§ **The task**
Continue the post about the ffmpeg error with Reolink camera streams from the point at which it stops.

§ **Text segment**
★ ★ ★

I wanted to give a heads up on a task I'm undertaking.

I'm researching and working up a bug submission for errors which occur when streams from my Reolink cameras come into an ffmpeg client.  Scott Lamb has indicated (Issue #36 ) this is a bug in the code of ffmpeg; however, the bug has not yet been submitted to on the ffmpeg Trac system.  The significance of this bug is that Scott feels it's a gating factor to handling audio streams in Moonfire-nvr.

Here's a screen shot of the error "Application provided invalid, non monotonically increasing dts to muxer in stream 0: 1738 >= 1738" generated in a session of ffmepg accessing the rtsp URL for my Reolink Camera.

★ ★ ★

§ **Dataset records**
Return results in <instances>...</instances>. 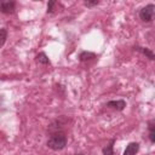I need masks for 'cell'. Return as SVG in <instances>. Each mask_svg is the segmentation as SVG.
Segmentation results:
<instances>
[{"instance_id": "obj_1", "label": "cell", "mask_w": 155, "mask_h": 155, "mask_svg": "<svg viewBox=\"0 0 155 155\" xmlns=\"http://www.w3.org/2000/svg\"><path fill=\"white\" fill-rule=\"evenodd\" d=\"M67 145V137L63 132H54L47 139V147L52 150H62Z\"/></svg>"}, {"instance_id": "obj_2", "label": "cell", "mask_w": 155, "mask_h": 155, "mask_svg": "<svg viewBox=\"0 0 155 155\" xmlns=\"http://www.w3.org/2000/svg\"><path fill=\"white\" fill-rule=\"evenodd\" d=\"M154 10H155V6L154 4H149L147 6H144L140 11H139V18L145 22V23H149L153 21V17H154Z\"/></svg>"}, {"instance_id": "obj_3", "label": "cell", "mask_w": 155, "mask_h": 155, "mask_svg": "<svg viewBox=\"0 0 155 155\" xmlns=\"http://www.w3.org/2000/svg\"><path fill=\"white\" fill-rule=\"evenodd\" d=\"M16 10V2L11 0H0V12L12 15Z\"/></svg>"}, {"instance_id": "obj_4", "label": "cell", "mask_w": 155, "mask_h": 155, "mask_svg": "<svg viewBox=\"0 0 155 155\" xmlns=\"http://www.w3.org/2000/svg\"><path fill=\"white\" fill-rule=\"evenodd\" d=\"M107 107H109V108H111V109H115V110L121 111V110H124V109H125V107H126V102H125L124 99L109 101V102L107 103Z\"/></svg>"}, {"instance_id": "obj_5", "label": "cell", "mask_w": 155, "mask_h": 155, "mask_svg": "<svg viewBox=\"0 0 155 155\" xmlns=\"http://www.w3.org/2000/svg\"><path fill=\"white\" fill-rule=\"evenodd\" d=\"M138 149H139V144L137 142H131L126 147V149L124 151V155H136L138 153Z\"/></svg>"}, {"instance_id": "obj_6", "label": "cell", "mask_w": 155, "mask_h": 155, "mask_svg": "<svg viewBox=\"0 0 155 155\" xmlns=\"http://www.w3.org/2000/svg\"><path fill=\"white\" fill-rule=\"evenodd\" d=\"M114 143H115V140L114 139H111L110 142H109V144H107L103 149H102V151H103V155H113L114 154Z\"/></svg>"}, {"instance_id": "obj_7", "label": "cell", "mask_w": 155, "mask_h": 155, "mask_svg": "<svg viewBox=\"0 0 155 155\" xmlns=\"http://www.w3.org/2000/svg\"><path fill=\"white\" fill-rule=\"evenodd\" d=\"M136 50H138L139 52H142V53H143L144 56H147L149 59H151V61L155 59V54H154V52H153L151 50H149V48H147V47H139V46H138Z\"/></svg>"}, {"instance_id": "obj_8", "label": "cell", "mask_w": 155, "mask_h": 155, "mask_svg": "<svg viewBox=\"0 0 155 155\" xmlns=\"http://www.w3.org/2000/svg\"><path fill=\"white\" fill-rule=\"evenodd\" d=\"M36 62L40 63V64H50V59L46 56V53H44V52H40L36 56Z\"/></svg>"}, {"instance_id": "obj_9", "label": "cell", "mask_w": 155, "mask_h": 155, "mask_svg": "<svg viewBox=\"0 0 155 155\" xmlns=\"http://www.w3.org/2000/svg\"><path fill=\"white\" fill-rule=\"evenodd\" d=\"M92 58H96V54L92 53V52H86V51H84V52L80 53V61H81V62L90 61V59H92Z\"/></svg>"}, {"instance_id": "obj_10", "label": "cell", "mask_w": 155, "mask_h": 155, "mask_svg": "<svg viewBox=\"0 0 155 155\" xmlns=\"http://www.w3.org/2000/svg\"><path fill=\"white\" fill-rule=\"evenodd\" d=\"M149 138H150L151 143L155 142V126H154V121L153 120L149 122Z\"/></svg>"}, {"instance_id": "obj_11", "label": "cell", "mask_w": 155, "mask_h": 155, "mask_svg": "<svg viewBox=\"0 0 155 155\" xmlns=\"http://www.w3.org/2000/svg\"><path fill=\"white\" fill-rule=\"evenodd\" d=\"M6 39H7V30L5 28H1L0 29V47L5 44Z\"/></svg>"}, {"instance_id": "obj_12", "label": "cell", "mask_w": 155, "mask_h": 155, "mask_svg": "<svg viewBox=\"0 0 155 155\" xmlns=\"http://www.w3.org/2000/svg\"><path fill=\"white\" fill-rule=\"evenodd\" d=\"M98 4H99V1H97V0H94V1H85V6H87V7H92V6H96Z\"/></svg>"}, {"instance_id": "obj_13", "label": "cell", "mask_w": 155, "mask_h": 155, "mask_svg": "<svg viewBox=\"0 0 155 155\" xmlns=\"http://www.w3.org/2000/svg\"><path fill=\"white\" fill-rule=\"evenodd\" d=\"M56 5V1H50L48 2V5H47V12L48 13H51L52 11H53V6Z\"/></svg>"}, {"instance_id": "obj_14", "label": "cell", "mask_w": 155, "mask_h": 155, "mask_svg": "<svg viewBox=\"0 0 155 155\" xmlns=\"http://www.w3.org/2000/svg\"><path fill=\"white\" fill-rule=\"evenodd\" d=\"M79 155H82V154H79Z\"/></svg>"}]
</instances>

★ ★ ★

§ **Final answer**
The error has been reproduced running ffmpeg against a public streaming server which streams a video:
./ffmpeg -report -rtsp_transport tcp -i rtsp://wowzaec2demo.streamlock.net/vod/mp4:BigBuckBunny_115k.mov -map 0:v -filter:v showinfo -frames:v 10 -f null /dev/null
ffmpeg started on 2015-11-19 at 22:18:19
See: https://trac.ffmpeg.org/ticket/5018

I confess I'm still working on this and trying to understand what is causing this and that has resulted in my spending a lot of time reading and doing some experiments, especially to standardize a testing script which can be used to duplicate the error.  I spent Saturday morning fine tuning a bash script that can serve as a template for mass testing and produce preserved-color logs with line numbering.  (I may have some live video cameras made available to me from others soas to test against a variety of commercial cameras.)  I've determined my Reolink cameras are using LIVE555 streaming servers.  I installed a LIVE555 streaming server on a Gentoo system, but after reading the fine print and learning it is licensed only for 1 client and the project owner's opinion that anyone with a gmail.com email address is not a professional worthy of being able to submit email to their email list, I reconsidered venturing into that area.  I wanted to rule out the possibility that the LIVE555 server was the cause of the problem.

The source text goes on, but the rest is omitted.